- [GIVEN PROBLEM A]
Using the partitioning documentation that follows, decide whether each statement agrees with it: (i) `sequential_distribute_dump` stores every quantity of the domain, unlike `sequential_mesh_dump`; (ii) the default value of `numprocs` is 4; (iii) the output directory given by `partition_dir` must already exist. For each, answer yes or no and quote the words of the text that decide it.

- [SELECTED EXTRACT]
>>

This differs from the smpl (Offline mesh partitioning (sequential_mesh_dump / sequential_mesh_load)) workflow, which stores only the mesh topology (no quantities).

When to use this approach

Situation	Recommendation
Full domain + quantities fits in rank-0 RAM at runtime	`distribute()` (simpler, no preprocessing step)
Quantities are expensive to recompute per rank (large DEM fits)	This workflow — dump once with quantities, reload many times
Mesh fits in rank-0 RAM but you want MPI startup to be near-instant	This workflow — partition files are already split per rank
Quantities come from a function / DEM, no need to store them	Offline mesh partitioning (sequential_mesh_dump / sequential_mesh_load) (mesh-only, smaller files)
Mesh is too large for rank-0 RAM at runtime but a preprocessing node has sufficient memory	Offline mesh partitioning (sequential_mesh_dump / sequential_mesh_load) (mesh-only workflow)

Memory comparison

For a mesh with N triangles and P quantities:

Workflow	Rank-0 peak RAM	Required at runtime
`distribute`	O(N) × (mesh + P qty)	MPI job running
`sequential_distribute_dump` / `load`	O(N) × (mesh + P qty) (preprocessing)	Only per-rank partition
`sequential_mesh_dump` / `load`	O(N) × mesh only (preprocessing)	Only per-rank partition

API

anuga.sequential_distribute_dump(domain, numprocs=1, verbose=False, partition_dir='.', debug=False, parameters=None, num_workers=1, single_file=True)[source]

Partition a domain and write one pickle file per rank.

Rank 0 builds the complete domain (mesh + all quantities), partitions it into numprocs subdomains, and pickles each subdomain to partition_dir for later parallel loading with sequential_distribute_load(). Unlike sequential_mesh_dump() (mesh topology only, stored as NetCDF), this stores the full domain including every quantity.

Files are written as <partition_dir>/<domain_name>_P<numprocs>_<rank>.pickle (plus per-array .npy files when single_file=False).

Parameters:

domain (Domain) – The complete domain (mesh + quantities) to partition.
numprocs (int, optional) – Number of partitions (MPI ranks) to create. Default 1.
verbose (bool, optional) – Print progress messages. Default False.
partition_dir (str, optional) – Output directory for the partition files (created if needed). Default '.'.

<<

- [GIVEN PROBLEM B]
Filter the entries below, keeping every line that contains the string "desks", with case counting.

(Image annotation data)
>>

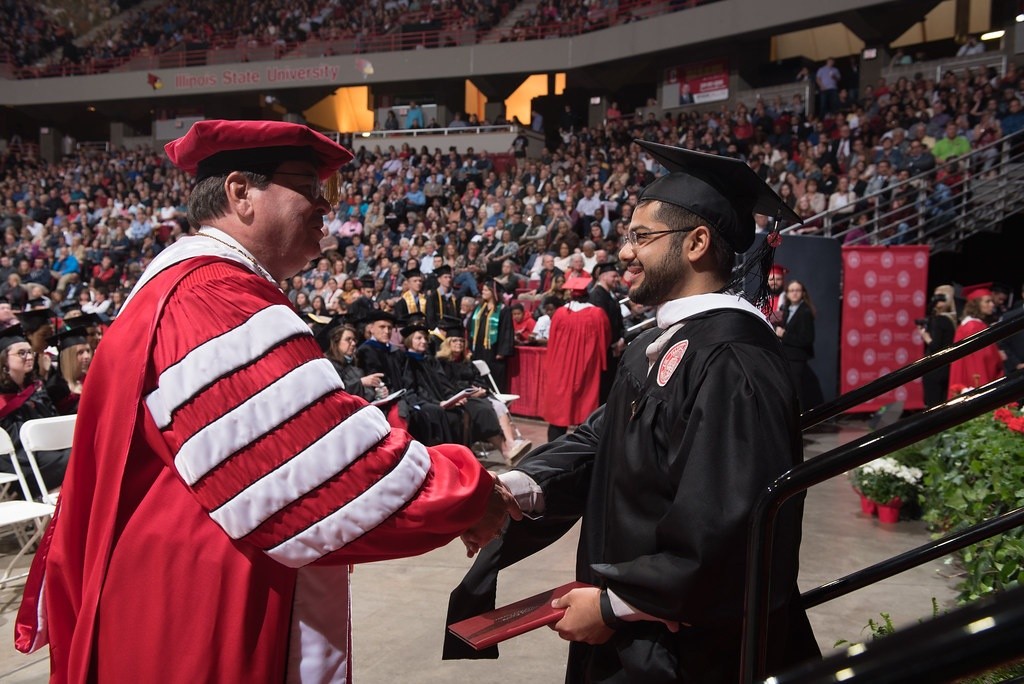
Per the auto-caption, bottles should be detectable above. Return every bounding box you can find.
[376,382,385,401]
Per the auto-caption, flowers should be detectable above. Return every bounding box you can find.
[849,454,922,506]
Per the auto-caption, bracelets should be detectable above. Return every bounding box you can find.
[600,586,647,631]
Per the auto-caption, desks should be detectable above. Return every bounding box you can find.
[501,345,550,422]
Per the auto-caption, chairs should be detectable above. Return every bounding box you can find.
[471,359,522,438]
[0,413,77,593]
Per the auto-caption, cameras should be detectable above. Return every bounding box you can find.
[914,317,930,330]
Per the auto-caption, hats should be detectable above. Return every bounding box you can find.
[63,312,104,329]
[634,140,803,320]
[25,297,46,307]
[314,312,467,343]
[401,268,420,279]
[562,277,593,297]
[990,283,1012,294]
[432,264,451,277]
[45,325,89,352]
[359,280,375,288]
[769,264,789,275]
[0,323,29,353]
[961,282,993,300]
[484,276,509,301]
[0,296,9,304]
[59,303,82,315]
[591,261,618,276]
[164,121,355,184]
[13,308,57,331]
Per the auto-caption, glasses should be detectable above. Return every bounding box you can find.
[787,289,802,293]
[623,226,718,252]
[6,350,36,358]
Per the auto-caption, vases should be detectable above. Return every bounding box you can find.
[856,490,877,515]
[877,497,902,522]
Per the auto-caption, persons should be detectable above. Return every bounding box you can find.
[447,137,839,684]
[0,0,1024,502]
[14,119,523,684]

<<

- [TASK SOLUTION A]
(i) Yes: "this stores the full domain including every quantity."
(ii) No: "Default 1."
(iii) No: "(created if needed)"

- [TASK SOLUTION B]
Per the auto-caption, desks should be detectable above. Return every bounding box you can find.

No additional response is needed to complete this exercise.